The evening of the following day, we were gathered at my brother’s home discussing funeral plans when we heard a knock at the door. I answered, and there stood Bob, holding some papers in his uplifted hand, a smile on his face. He’d found my brother’s will.
But what if he hadn’t?
Well, there’s always the laws of intestacy — the state rules that kick in if someone dies without a will. In Wyoming those rules say that if the decedent — my brother in this case — dies and leaves both a surviving spouse and children, the surviving spouse gets 1/2 and the children share the other half. In Utah, the surviving spouses gets the first $75,000 and splits the remainder half and half with the children. (There’s more, but for our purposes, this is enough.) If it’s not obvious, the rules vary somewhat state to state.

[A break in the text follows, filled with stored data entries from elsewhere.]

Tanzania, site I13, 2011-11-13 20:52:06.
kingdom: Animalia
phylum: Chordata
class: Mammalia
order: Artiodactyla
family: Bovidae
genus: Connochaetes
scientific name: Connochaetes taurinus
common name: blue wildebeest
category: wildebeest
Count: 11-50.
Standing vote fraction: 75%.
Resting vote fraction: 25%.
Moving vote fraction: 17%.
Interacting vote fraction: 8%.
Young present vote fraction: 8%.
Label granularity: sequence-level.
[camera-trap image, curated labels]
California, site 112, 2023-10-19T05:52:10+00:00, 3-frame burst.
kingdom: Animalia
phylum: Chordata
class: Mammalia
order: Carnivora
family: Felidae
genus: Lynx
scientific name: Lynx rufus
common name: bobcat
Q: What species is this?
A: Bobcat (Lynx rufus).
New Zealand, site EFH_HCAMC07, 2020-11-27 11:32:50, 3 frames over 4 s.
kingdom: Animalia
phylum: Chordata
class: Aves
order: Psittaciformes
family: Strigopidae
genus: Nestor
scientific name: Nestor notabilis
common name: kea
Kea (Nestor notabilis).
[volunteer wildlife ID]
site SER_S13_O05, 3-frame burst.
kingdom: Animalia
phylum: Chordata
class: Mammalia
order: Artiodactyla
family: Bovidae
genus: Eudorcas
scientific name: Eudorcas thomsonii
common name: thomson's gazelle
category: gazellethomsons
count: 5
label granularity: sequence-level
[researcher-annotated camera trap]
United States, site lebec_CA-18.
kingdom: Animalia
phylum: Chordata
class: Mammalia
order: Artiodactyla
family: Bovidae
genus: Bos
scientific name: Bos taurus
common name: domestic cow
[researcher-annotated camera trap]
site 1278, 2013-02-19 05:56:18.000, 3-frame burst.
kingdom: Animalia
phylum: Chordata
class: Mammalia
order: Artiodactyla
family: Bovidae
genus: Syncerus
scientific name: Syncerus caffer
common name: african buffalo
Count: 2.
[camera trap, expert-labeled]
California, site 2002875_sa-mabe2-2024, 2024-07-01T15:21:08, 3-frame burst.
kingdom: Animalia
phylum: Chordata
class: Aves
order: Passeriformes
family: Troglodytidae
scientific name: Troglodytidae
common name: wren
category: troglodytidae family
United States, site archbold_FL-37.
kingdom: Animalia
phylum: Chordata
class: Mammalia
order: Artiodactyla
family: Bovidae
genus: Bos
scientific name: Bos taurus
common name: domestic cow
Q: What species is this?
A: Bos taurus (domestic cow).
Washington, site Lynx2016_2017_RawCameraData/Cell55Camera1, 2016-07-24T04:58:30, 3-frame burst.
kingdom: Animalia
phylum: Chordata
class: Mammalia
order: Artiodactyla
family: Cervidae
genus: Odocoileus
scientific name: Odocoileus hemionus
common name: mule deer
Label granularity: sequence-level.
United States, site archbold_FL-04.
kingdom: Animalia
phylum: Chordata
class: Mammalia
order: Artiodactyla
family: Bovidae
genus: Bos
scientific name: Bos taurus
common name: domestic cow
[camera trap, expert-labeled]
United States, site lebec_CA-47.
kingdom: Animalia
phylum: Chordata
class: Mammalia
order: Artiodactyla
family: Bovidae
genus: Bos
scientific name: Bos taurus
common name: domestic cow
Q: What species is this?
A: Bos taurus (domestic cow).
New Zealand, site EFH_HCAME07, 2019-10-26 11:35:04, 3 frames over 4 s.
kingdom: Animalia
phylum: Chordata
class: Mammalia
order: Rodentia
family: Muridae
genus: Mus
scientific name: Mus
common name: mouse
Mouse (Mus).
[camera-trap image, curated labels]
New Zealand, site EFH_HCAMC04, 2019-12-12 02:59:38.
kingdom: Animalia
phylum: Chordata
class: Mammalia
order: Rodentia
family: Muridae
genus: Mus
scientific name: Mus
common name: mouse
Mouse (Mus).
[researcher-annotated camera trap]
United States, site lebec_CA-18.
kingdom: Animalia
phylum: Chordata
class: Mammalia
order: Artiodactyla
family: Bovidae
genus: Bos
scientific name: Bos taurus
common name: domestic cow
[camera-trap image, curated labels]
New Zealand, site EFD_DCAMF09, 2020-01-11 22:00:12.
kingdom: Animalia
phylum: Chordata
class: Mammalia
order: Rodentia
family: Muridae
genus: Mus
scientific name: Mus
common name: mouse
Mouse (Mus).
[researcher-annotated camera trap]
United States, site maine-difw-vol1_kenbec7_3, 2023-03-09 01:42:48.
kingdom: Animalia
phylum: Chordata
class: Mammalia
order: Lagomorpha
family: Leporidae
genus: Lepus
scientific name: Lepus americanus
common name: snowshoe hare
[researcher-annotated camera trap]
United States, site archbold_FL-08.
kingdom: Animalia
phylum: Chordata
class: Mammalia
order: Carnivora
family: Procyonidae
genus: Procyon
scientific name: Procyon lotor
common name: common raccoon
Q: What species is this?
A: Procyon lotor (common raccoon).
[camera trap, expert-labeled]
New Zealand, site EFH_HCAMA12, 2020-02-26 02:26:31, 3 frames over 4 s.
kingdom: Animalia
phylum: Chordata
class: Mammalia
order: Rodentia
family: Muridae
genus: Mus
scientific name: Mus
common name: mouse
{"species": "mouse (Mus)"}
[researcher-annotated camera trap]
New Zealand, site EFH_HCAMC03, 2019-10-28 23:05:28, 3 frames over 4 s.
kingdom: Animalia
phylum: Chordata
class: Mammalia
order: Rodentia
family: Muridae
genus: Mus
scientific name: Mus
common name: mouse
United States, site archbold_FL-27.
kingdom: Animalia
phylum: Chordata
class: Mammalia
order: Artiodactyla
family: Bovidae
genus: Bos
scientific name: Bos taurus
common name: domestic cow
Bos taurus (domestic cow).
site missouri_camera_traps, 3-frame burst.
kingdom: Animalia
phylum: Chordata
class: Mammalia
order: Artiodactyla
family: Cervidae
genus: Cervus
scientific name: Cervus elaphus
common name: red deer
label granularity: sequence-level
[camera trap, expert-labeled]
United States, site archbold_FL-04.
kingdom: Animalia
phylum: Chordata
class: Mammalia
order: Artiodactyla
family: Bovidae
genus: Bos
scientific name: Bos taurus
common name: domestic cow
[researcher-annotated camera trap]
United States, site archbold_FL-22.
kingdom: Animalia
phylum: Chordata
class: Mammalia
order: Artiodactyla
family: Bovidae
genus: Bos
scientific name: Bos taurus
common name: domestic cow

But what if you just know there was a will, but you simply can’t find it? A Utah case might give you hope. In the Matter of the ESTATE OF Juanita Marie VALCARCE, two of Juanita’s siblings urged the court to admit her lost will into probate — that’s the will that had presumably been properly signed and witnessed by two disinterested adults, but that no one could find. The court agreed and probated the lost will. How’d that happen?
During trial, [the two brothers] called attorney Jeff Thorne, who testified that sometime in 1991 he had prepared the 1991 Will for Decedent. Thorne believed that the 1991 Will was properly executed, that the original of it was delivered to the Decedent, and that, consistent with his firm’s practice, he retained only an unsigned copy of the 1991 Will in addition to the notes he made during his meeting with Decedent. Although Thorne did not have a specific recollection of Decedent executing the 1991 Will, he explained that it was his firm’s practice for secretaries to act as witnesses and for the attorney to act as a notary in executing a will. Thorne believed the original 1991 Will was properly executed by the Decedent, witnessed by two firm employees, and notarized by him because, if it had not been, the original would have been kept with the copy in the firm’s files. Thorne also testified that his firm was paid for drafting Decedent’s 1991 Will, which further indicated that the original had been signed and executed. (Emphasis supplied.)
Did you get that? The court allowed the lost will to be probated because Juanita’s attorney testified that based on his firm’s regular office practices, there was no doubt in his mind that she properly executed her will. He was also certain that the copy of that will he had in his office files mirrored the terms of the executed but lost will.